Recommended for LLM Fine-Tuning (From Examples)
- r=64: Higher rank for richer adaptation capacity.
- lora_alpha=16: alpha/r = 0.25 (moderate scaling).
- lora_dropout=0.1: Mild regularization.
- target_modules=`"q_proj,k_proj,v_proj,o_proj,down_proj,up_proj,gate_proj"`: All attention and MLP projections for comprehensive adaptation.
- use_rslora=True: Better rank-scaling behavior.
Key Guidelines
- target_modules="all-linear": Shorthand to target all linear layers (excluding output head in PreTrainedModel). Use when you want maximum adapter coverage.
- modules_to_save: Set this for classifier/score heads in classification tasks, as they are randomly initialized and need training.
- bias="lora_only": Only use when LoRA weights were extracted from fully fine-tuned parameters.
- use_dora=True: Improves performance especially at low ranks (r=4-8), but adds overhead. Recommend merging weights for inference.
Reasoning
The library defaults (`r=8`) are intentionally conservative to work across all use cases with minimal memory overhead. The SFT training example represents a battle-tested production configuration for LLM fine-tuning.
Key parameter interactions:
| Parameter | Default | SFT Example | When to Change |
|---|---|---|---|
| r | 8 | 64 | Increase for complex tasks; decrease if VRAM-limited |
| lora_alpha | 8 | 16 | Usually set to r (default scaling) or r/4 with RSLoRA |
| lora_dropout | 0.0 | 0.1 | Add dropout when dataset is small to prevent overfitting |
| target_modules | auto | all 7 projections | Target more modules for richer adaptation |
| bias | "none" | "none" | Only change to "all" or "lora_only" for specific tasks |
Code Evidence
Library defaults from `src/peft/tuners/lora/config.py:460-481`:
r: int = field(default=8, metadata={"help": "Lora attention dimension"})
target_modules: Optional[Union[list[str], str]] = field(default=None, ...)
lora_alpha: int = field(default=8, metadata={"help": "Lora alpha"})
lora_dropout: float = field(default=0.0, metadata={"help": "Lora dropout"})
bias: Literal["none", "all", "lora_only"] = field(default="none", ...)
SFT example configuration from `examples/sft/train.py:27-73`:
lora_alpha: Optional[int] = field(default=16)
lora_dropout: Optional[float] = field(default=0.1)
lora_r: Optional[int] = field(default=64)
lora_target_modules: Optional[str] = field(
default="q_proj,k_proj,v_proj,o_proj,down_proj,up_proj,gate_proj",
)
use_flash_attn: Optional[bool] = field(default=False)
use_4bit_quantization: Optional[bool] = field(default=False)
use_reentrant: Optional[bool] = field(default=False)
Auto-detection of target modules from `src/peft/tuners/lora/config.py:330-338`:
# If this is specified as 'all-linear', then all linear/Conv1D
# modules are chosen (if the model is a PreTrainedModel, the
# output layer excluded).
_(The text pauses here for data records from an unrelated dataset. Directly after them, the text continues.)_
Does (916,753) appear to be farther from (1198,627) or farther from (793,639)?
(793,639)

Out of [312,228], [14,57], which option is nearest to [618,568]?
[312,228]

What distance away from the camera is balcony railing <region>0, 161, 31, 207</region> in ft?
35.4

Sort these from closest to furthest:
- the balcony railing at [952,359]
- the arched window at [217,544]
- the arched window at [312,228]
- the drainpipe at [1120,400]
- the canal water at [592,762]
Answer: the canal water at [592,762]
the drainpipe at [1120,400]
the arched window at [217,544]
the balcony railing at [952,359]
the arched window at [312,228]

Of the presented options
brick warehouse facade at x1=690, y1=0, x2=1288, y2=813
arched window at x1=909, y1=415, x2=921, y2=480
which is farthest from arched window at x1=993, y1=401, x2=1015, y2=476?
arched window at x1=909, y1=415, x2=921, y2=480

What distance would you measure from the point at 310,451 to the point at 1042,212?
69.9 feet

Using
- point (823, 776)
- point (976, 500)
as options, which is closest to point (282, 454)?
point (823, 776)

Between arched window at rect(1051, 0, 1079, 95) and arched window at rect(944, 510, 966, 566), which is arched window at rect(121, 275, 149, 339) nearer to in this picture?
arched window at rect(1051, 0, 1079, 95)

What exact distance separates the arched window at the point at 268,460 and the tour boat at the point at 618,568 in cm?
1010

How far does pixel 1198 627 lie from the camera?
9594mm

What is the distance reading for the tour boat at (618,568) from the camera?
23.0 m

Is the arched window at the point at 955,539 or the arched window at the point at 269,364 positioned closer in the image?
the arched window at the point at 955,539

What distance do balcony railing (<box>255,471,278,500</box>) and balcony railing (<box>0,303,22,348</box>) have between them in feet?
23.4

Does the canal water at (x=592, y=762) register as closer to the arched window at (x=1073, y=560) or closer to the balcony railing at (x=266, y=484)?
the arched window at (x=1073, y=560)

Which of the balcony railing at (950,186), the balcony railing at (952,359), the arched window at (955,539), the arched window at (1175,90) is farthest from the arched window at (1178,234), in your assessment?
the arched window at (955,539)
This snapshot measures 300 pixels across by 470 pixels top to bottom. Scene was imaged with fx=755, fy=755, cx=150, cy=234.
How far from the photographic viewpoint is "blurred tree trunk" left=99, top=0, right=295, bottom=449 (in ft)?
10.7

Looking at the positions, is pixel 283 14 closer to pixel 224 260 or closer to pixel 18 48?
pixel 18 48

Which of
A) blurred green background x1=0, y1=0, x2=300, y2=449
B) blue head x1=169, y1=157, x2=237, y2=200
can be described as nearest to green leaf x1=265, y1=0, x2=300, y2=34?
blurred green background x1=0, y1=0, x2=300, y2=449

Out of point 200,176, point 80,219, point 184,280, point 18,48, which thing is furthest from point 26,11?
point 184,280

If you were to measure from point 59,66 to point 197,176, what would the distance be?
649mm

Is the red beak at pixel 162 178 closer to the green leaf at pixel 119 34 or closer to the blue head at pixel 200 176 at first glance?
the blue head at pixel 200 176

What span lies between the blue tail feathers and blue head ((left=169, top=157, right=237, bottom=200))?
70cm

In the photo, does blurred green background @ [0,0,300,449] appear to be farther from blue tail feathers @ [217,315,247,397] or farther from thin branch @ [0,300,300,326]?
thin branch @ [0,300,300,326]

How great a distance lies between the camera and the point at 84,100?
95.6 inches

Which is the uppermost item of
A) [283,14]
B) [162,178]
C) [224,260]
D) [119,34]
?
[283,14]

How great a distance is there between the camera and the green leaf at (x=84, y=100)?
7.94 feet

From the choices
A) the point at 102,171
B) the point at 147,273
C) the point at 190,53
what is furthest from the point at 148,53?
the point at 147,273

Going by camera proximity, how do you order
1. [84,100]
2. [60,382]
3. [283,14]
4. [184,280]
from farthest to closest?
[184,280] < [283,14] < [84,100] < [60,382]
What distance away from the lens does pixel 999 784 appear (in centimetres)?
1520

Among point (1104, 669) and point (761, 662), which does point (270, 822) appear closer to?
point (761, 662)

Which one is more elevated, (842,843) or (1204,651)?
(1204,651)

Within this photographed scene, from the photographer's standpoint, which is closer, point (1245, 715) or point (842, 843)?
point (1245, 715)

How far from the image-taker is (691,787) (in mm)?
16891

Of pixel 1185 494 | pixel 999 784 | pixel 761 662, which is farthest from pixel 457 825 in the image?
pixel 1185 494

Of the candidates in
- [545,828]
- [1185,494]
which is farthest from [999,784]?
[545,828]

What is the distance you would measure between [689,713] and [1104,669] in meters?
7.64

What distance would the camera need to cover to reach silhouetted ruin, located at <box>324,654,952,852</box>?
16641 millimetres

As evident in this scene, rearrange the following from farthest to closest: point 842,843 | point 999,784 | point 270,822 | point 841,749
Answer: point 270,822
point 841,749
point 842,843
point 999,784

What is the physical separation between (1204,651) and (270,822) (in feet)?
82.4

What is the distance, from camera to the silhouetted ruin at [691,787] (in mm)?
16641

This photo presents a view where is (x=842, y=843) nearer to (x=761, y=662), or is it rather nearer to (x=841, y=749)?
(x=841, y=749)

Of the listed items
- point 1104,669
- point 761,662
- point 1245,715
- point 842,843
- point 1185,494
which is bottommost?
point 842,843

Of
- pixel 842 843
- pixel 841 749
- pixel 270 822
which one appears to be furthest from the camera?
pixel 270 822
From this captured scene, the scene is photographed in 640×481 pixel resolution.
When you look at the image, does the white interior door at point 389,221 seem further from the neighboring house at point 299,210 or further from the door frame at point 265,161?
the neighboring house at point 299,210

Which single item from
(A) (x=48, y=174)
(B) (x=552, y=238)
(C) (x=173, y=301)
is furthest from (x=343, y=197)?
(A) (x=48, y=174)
If this is not specified, modules will
# be chosen according to the model architecture.
BD-LoRA serving guidelines from `src/peft/tuners/lora/config.py:130-139`:
# For attention, set:
# Q,K,V projections to be LoRA-B block-diagonal
# Out projection to be LoRA-A block-diagonal
# For MLPs, set:
# Up, Gate projection to be LoRA-B block-diagonal
# Down projection to be LoRA-A block-diagonal
# Modules that are row-sharded should have LoRA-A block-diagonal,
# modules that are column-sharded should have LoRA-B block-diagonal.